Task description
Please list every word or phrase that Michael Gallagher sets in quotation marks in his reply in the interview below.

Start Source extract

Skip to content
Art Sync | Creative Stumbling: Conversation with Michael Gallagher
Flock, Oil On Panel

Flock, Oil On Panel

Elizabeth Johnson: Michael, you mention in our email exchange that "the current work is based on a very small piece from my last show, Flock (2022), and a larger piece Michelle Birds (2022) from last year, from which a whole body of work has been produced." What ideas in those two pieces generated this show? The thing I notice first about Flock is what could be called negative white space, which both pushes forward and retreats.

Michael Gallagher: Flock stood out because it was by far the most reductive piece in the last show. It retained subject matter (birds), but the simplification of form would not allow for an easy read of image regarding what it was "representing." The painting itself was very small, and subsequent paintings based upon it are much larger and much more ‘full’ of forms. The second source, Michelle Birds, is a large-scale painting that I labored on for over a year. It went through many iterations. Once completed and documented, I took elements and areas of it and cut and spliced them together to find new possibilities with the imagery. The results lend themselves to an "all-over" strategy; they're Pollock-like, where hierarchies are reduced if not eradicated completely. Pattern and repetition are in play, and the space is flattened.

End Source extract
Start Record excerpts

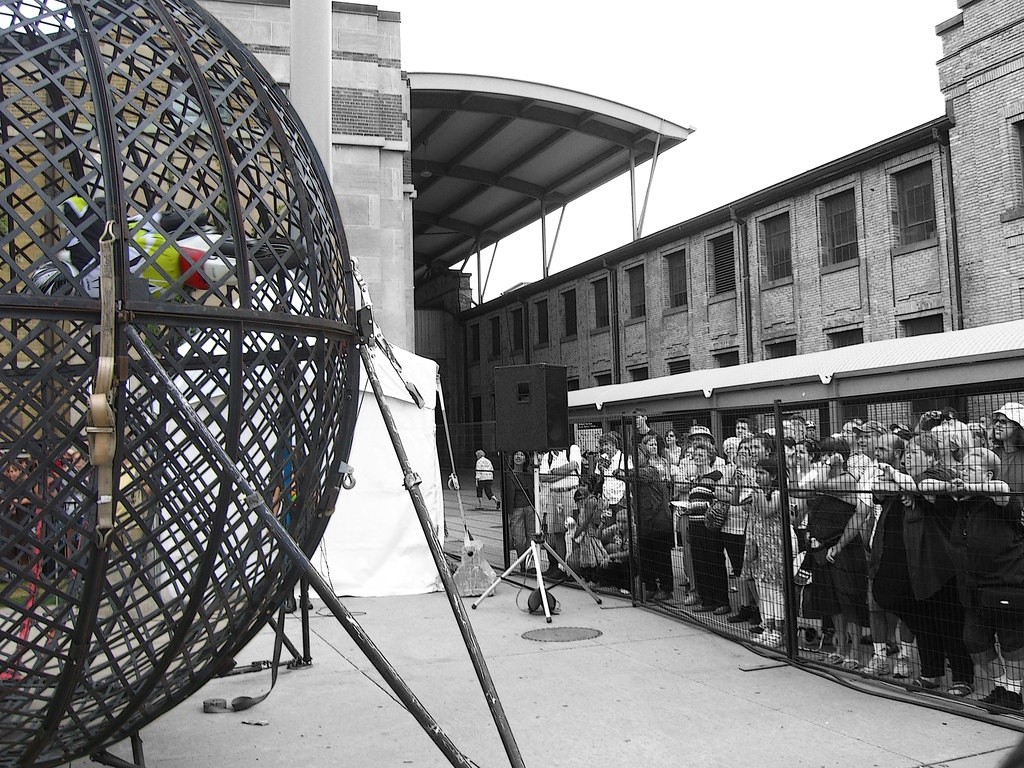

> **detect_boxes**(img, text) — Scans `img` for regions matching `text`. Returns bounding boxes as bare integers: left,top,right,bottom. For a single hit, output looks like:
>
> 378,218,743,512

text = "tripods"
471,452,602,623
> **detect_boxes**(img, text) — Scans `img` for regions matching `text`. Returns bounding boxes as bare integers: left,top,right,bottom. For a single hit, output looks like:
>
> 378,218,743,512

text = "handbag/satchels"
704,466,739,532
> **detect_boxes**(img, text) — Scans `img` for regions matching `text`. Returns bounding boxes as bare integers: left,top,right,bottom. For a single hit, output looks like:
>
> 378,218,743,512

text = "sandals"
905,677,941,690
946,679,975,697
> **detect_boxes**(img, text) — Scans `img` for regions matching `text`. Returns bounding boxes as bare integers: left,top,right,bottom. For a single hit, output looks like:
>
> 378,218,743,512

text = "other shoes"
979,687,1022,714
496,501,500,510
647,581,783,647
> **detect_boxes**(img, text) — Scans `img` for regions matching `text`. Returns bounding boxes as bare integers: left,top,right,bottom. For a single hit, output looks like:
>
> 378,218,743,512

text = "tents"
140,268,449,607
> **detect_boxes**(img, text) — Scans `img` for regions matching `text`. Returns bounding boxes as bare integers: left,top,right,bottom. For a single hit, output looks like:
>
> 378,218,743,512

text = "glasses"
665,433,676,437
994,419,1012,423
940,415,957,421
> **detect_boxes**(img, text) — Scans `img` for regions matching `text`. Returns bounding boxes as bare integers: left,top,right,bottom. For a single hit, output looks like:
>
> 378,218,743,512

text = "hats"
806,420,816,428
574,489,588,499
889,423,910,432
993,402,1024,429
853,421,888,436
688,426,715,446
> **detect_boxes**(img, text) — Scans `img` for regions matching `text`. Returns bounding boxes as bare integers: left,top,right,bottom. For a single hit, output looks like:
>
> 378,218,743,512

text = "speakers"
494,363,570,452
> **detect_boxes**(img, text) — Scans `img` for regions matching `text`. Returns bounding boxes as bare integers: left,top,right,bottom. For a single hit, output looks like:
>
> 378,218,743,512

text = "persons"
25,195,206,323
502,402,1024,715
475,450,500,510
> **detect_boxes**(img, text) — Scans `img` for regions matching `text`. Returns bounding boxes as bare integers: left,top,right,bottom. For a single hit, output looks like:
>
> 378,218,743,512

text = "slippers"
826,652,864,669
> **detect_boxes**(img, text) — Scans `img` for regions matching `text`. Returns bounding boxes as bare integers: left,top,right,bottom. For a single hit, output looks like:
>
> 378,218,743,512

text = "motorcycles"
48,201,306,287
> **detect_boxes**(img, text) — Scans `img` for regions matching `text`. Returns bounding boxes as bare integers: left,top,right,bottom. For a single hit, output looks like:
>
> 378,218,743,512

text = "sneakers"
861,658,891,677
894,653,914,676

End Record excerpts

Exercise output
representing
full
all-over